The comparison of DTI regression models is presented in Table 6.

Although the RCNN model achieved satisfactory performance metrics (R > 0.8, RMSE > 0.9, R² > 0.6), the R² value indicates that a proportion of variance in experimental pKi values remains unexplained. This may be attributed to the inherent complexity and noise of biological binding data, as well as the limited representation of certain affinity ranges within the training set. To assess potential overfitting, training and validation losses were monitored throughout the optimization process, showing stable convergence after approximately 50 epochs.

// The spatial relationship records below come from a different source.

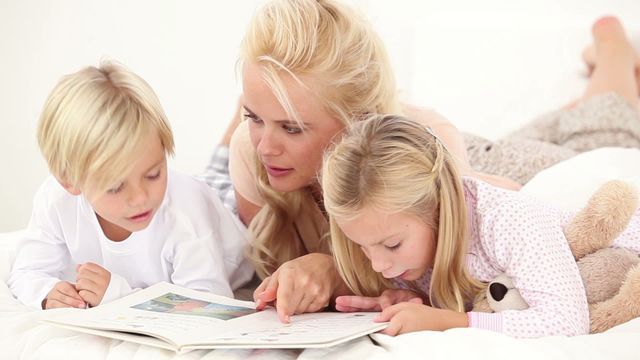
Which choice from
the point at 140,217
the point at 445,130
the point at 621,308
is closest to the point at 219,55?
the point at 445,130

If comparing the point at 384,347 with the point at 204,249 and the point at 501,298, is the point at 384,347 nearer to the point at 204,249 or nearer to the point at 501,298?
the point at 501,298

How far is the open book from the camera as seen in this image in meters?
1.14

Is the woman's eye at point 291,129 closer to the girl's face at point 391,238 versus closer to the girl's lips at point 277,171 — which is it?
the girl's lips at point 277,171

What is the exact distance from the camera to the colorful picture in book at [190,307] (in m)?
1.32

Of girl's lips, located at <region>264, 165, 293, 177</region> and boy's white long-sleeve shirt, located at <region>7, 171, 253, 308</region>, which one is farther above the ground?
girl's lips, located at <region>264, 165, 293, 177</region>

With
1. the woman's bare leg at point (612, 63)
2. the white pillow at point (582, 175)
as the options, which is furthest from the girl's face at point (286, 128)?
the woman's bare leg at point (612, 63)

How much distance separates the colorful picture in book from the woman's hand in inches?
1.8

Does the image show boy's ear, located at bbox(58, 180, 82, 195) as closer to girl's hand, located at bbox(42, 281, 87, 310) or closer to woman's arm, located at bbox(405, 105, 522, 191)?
girl's hand, located at bbox(42, 281, 87, 310)

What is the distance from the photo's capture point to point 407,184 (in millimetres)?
→ 1271

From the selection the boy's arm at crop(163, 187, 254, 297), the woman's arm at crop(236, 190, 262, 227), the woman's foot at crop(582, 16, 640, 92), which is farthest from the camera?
the woman's foot at crop(582, 16, 640, 92)

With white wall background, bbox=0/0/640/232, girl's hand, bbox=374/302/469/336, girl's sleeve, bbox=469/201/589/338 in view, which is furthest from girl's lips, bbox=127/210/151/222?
white wall background, bbox=0/0/640/232

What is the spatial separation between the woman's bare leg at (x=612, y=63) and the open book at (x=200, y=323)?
1.44 meters

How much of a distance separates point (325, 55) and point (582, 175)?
2.26 ft

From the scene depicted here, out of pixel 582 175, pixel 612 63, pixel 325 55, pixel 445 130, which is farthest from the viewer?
pixel 612 63
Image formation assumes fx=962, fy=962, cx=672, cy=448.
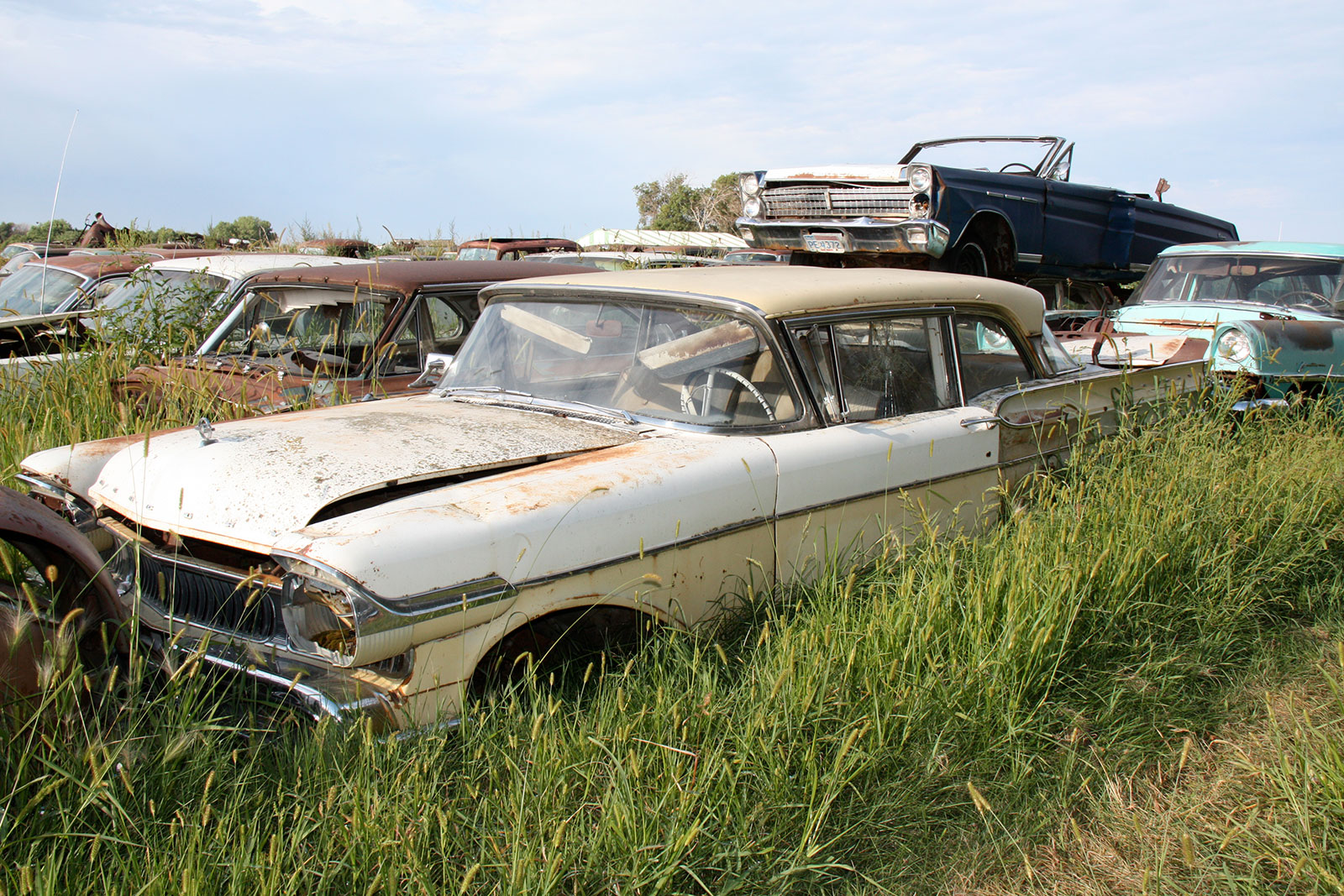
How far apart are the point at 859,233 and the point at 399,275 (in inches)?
181

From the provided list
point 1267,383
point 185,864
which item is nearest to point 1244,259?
point 1267,383

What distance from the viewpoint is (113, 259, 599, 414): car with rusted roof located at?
514 cm

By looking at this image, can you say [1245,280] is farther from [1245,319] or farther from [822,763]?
[822,763]

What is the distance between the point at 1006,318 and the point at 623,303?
1.76 metres

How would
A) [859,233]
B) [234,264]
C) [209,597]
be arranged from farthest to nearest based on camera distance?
[859,233] → [234,264] → [209,597]

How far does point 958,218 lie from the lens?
860cm

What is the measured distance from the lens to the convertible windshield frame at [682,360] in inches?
130

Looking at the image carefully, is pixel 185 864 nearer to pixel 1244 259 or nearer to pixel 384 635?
pixel 384 635

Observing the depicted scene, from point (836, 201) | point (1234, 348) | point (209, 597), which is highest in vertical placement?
point (836, 201)

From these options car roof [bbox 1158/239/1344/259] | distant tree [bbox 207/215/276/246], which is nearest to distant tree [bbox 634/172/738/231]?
distant tree [bbox 207/215/276/246]

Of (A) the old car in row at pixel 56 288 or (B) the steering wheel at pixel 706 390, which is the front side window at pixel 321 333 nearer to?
(A) the old car in row at pixel 56 288

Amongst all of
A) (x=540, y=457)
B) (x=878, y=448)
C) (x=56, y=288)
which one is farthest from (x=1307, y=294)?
(x=56, y=288)

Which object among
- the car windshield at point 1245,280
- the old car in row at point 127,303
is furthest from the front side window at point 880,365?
the car windshield at point 1245,280

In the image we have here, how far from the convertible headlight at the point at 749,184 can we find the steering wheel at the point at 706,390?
6535 mm
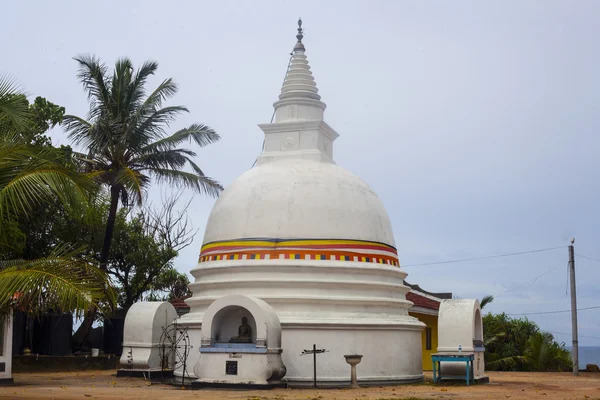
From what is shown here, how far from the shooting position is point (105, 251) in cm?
3064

The integration of LangGraph into the AgentMol system provides a robust framework for orchestrating a multi-model AI pipeline by structuring model components as modular, interoperable nodes. This architecture enables efficient execution, state tracking, and fault-tolerant handling of complex tasks such as literature retrieval, molecule generation, and affinity prediction. As a graph-based agent system, LangGraph enhances scalability and maintainability, making it well-suited for adaptive and iterative workflows in computational drug discovery. LangGraph’s modular design facilitates extensibility, allowing individual components to be independently updated, replaced, or expanded without altering the overall system architecture [21].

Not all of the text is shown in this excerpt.